▶ **Alıştırma kayıtları**
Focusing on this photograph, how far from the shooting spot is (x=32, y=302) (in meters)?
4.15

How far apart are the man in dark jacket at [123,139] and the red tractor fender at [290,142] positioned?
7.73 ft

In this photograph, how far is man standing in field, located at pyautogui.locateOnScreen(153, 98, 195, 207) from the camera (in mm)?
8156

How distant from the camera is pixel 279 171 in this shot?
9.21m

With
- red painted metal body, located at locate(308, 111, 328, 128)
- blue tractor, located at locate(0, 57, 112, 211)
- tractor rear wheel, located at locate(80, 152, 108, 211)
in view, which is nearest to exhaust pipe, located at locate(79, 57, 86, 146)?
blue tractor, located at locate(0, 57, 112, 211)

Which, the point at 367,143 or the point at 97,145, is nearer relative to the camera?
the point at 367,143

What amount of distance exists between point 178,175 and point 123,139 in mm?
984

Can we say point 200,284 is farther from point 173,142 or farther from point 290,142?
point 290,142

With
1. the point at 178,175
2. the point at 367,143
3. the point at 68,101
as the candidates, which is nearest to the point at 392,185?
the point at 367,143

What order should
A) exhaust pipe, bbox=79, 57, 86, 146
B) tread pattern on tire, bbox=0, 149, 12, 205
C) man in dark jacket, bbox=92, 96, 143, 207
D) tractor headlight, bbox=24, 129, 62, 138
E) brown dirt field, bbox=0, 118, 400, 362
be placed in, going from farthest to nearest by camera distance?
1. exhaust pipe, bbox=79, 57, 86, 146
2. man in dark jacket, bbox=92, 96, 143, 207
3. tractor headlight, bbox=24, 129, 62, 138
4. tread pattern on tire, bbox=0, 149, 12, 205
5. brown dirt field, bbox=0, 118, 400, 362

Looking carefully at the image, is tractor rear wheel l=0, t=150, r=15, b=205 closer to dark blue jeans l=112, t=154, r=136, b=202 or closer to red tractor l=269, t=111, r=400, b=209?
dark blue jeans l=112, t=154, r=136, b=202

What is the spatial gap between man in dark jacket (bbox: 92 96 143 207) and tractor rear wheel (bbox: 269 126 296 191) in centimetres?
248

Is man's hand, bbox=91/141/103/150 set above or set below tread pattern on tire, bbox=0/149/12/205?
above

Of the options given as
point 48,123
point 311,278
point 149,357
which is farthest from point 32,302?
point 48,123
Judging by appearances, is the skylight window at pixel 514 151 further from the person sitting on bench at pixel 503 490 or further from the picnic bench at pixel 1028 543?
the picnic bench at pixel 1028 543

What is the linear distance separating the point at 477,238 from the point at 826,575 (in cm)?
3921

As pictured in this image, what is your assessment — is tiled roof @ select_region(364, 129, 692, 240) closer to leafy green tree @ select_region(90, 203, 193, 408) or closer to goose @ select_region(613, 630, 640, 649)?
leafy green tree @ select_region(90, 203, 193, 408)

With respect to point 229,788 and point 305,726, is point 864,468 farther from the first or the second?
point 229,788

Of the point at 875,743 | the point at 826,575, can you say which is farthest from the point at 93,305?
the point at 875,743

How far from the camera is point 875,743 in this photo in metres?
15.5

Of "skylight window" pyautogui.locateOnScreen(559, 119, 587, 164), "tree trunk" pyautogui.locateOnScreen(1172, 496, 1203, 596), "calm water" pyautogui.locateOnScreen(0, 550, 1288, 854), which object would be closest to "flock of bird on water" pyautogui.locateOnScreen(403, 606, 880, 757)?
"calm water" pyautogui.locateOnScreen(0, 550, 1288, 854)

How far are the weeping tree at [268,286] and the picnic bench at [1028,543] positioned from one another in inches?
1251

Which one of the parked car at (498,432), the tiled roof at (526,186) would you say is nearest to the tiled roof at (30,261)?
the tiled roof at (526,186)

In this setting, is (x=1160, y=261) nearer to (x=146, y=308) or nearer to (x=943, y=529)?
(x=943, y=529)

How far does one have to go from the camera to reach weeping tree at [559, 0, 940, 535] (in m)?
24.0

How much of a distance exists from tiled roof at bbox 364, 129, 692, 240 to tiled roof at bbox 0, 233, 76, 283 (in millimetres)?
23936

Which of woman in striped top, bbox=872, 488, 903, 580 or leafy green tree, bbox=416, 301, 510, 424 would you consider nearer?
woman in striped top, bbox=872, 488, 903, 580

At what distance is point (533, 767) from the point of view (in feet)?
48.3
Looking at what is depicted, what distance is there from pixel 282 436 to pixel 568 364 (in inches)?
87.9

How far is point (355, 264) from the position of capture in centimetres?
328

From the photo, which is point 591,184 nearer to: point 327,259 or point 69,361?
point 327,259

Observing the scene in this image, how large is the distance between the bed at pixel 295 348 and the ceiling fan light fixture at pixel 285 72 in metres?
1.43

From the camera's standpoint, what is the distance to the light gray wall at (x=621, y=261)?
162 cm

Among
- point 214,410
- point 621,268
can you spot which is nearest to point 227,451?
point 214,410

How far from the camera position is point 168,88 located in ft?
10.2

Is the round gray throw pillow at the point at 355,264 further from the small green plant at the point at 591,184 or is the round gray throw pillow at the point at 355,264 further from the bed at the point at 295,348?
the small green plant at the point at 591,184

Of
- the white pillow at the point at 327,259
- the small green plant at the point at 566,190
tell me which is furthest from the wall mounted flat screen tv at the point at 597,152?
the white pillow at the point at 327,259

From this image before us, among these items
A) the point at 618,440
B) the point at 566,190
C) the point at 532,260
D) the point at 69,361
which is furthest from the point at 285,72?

▶ **Yazılı görev**
Yukarıdaki kayıtların tamamını tek bir karakterini bile değiştirmeden yeniden yazın.

▶ **Alıştırma çıktısı**
Focusing on this photograph, how far from the shooting spot is (x=32, y=302) (in meters)?
4.15

How far apart are the man in dark jacket at [123,139] and the red tractor fender at [290,142] positioned?
7.73 ft

In this photograph, how far is man standing in field, located at pyautogui.locateOnScreen(153, 98, 195, 207) from the camera (in mm)?
8156

How distant from the camera is pixel 279 171 in this shot?
9.21m

With
- red painted metal body, located at locate(308, 111, 328, 128)
- blue tractor, located at locate(0, 57, 112, 211)
- tractor rear wheel, located at locate(80, 152, 108, 211)
in view, which is nearest to exhaust pipe, located at locate(79, 57, 86, 146)?
blue tractor, located at locate(0, 57, 112, 211)

Which, the point at 367,143 or the point at 97,145, is nearer relative to the camera?
the point at 367,143

What amount of distance exists between point 178,175 and point 123,139 in mm?
984

Can we say point 200,284 is farther from point 173,142 or farther from point 290,142?
point 290,142

With
1. the point at 178,175
2. the point at 367,143
3. the point at 68,101
as the candidates, which is nearest to the point at 392,185?
the point at 367,143

What order should
A) exhaust pipe, bbox=79, 57, 86, 146
B) tread pattern on tire, bbox=0, 149, 12, 205
C) man in dark jacket, bbox=92, 96, 143, 207
D) tractor headlight, bbox=24, 129, 62, 138
E) brown dirt field, bbox=0, 118, 400, 362
be placed in, going from farthest to nearest by camera distance?
1. exhaust pipe, bbox=79, 57, 86, 146
2. man in dark jacket, bbox=92, 96, 143, 207
3. tractor headlight, bbox=24, 129, 62, 138
4. tread pattern on tire, bbox=0, 149, 12, 205
5. brown dirt field, bbox=0, 118, 400, 362

Looking carefully at the image, is tractor rear wheel l=0, t=150, r=15, b=205 closer to dark blue jeans l=112, t=154, r=136, b=202 or closer to red tractor l=269, t=111, r=400, b=209?
dark blue jeans l=112, t=154, r=136, b=202

What is the spatial gap between man in dark jacket (bbox: 92 96 143 207) and tractor rear wheel (bbox: 269 126 296 191) in centimetres?
248

Is man's hand, bbox=91/141/103/150 set above or set below tread pattern on tire, bbox=0/149/12/205?
above

Of the options given as
point 48,123
point 311,278
point 149,357
which is farthest from point 32,302?
point 48,123
Judging by appearances, is the skylight window at pixel 514 151 further from the person sitting on bench at pixel 503 490 or further from the picnic bench at pixel 1028 543?
the picnic bench at pixel 1028 543

What is the linear distance separating the point at 477,238 from the point at 826,575 (in cm)?
3921

As pictured in this image, what is your assessment — is tiled roof @ select_region(364, 129, 692, 240) closer to leafy green tree @ select_region(90, 203, 193, 408) or closer to goose @ select_region(613, 630, 640, 649)?
leafy green tree @ select_region(90, 203, 193, 408)

With respect to point 229,788 and point 305,726, is point 864,468 farther from the first or the second?
point 229,788

Of the point at 875,743 | the point at 826,575, can you say which is farthest from the point at 93,305?
the point at 875,743

How far from the camera is point 875,743 in this photo in metres?
15.5

Of "skylight window" pyautogui.locateOnScreen(559, 119, 587, 164), "tree trunk" pyautogui.locateOnScreen(1172, 496, 1203, 596), "calm water" pyautogui.locateOnScreen(0, 550, 1288, 854), which object would be closest to "flock of bird on water" pyautogui.locateOnScreen(403, 606, 880, 757)?
"calm water" pyautogui.locateOnScreen(0, 550, 1288, 854)

How far are the weeping tree at [268,286] and the picnic bench at [1028,543] positioned from one another in inches?
1251

Which one of the parked car at (498,432), the tiled roof at (526,186) would you say is nearest to the tiled roof at (30,261)?
the tiled roof at (526,186)

In this setting, is (x=1160, y=261) nearer to (x=146, y=308) or nearer to (x=943, y=529)?
(x=943, y=529)

How far does one have to go from the camera to reach weeping tree at [559, 0, 940, 535] (in m)?
24.0

How much of a distance exists from tiled roof at bbox 364, 129, 692, 240 to tiled roof at bbox 0, 233, 76, 283 (in millimetres)?
23936

Which of woman in striped top, bbox=872, 488, 903, 580 or leafy green tree, bbox=416, 301, 510, 424 would you consider nearer?
woman in striped top, bbox=872, 488, 903, 580

At what distance is point (533, 767) from the point of view (in feet)?
48.3
Looking at what is depicted, what distance is there from pixel 282 436 to pixel 568 364 (in inches)?
87.9

How far is point (355, 264) from the position of capture in centimetres?
328

From the photo, which is point 591,184 nearer to: point 327,259 or point 69,361?
point 327,259

Observing the scene in this image, how large is the distance between the bed at pixel 295 348 and the ceiling fan light fixture at pixel 285 72 in metres?
1.43

From the camera's standpoint, what is the distance to the light gray wall at (x=621, y=261)?
162 cm

Among
- point 214,410
- point 621,268
can you spot which is nearest to point 227,451?
point 214,410

How far from the camera position is point 168,88 located in ft?
10.2

Is the round gray throw pillow at the point at 355,264 further from the small green plant at the point at 591,184 or is the round gray throw pillow at the point at 355,264 further from the bed at the point at 295,348?
the small green plant at the point at 591,184

Of
- the white pillow at the point at 327,259
- the small green plant at the point at 566,190
tell me which is furthest from the wall mounted flat screen tv at the point at 597,152?
the white pillow at the point at 327,259

From this image before us, among these items
A) the point at 618,440
B) the point at 566,190
C) the point at 532,260
D) the point at 69,361
which is furthest from the point at 285,72?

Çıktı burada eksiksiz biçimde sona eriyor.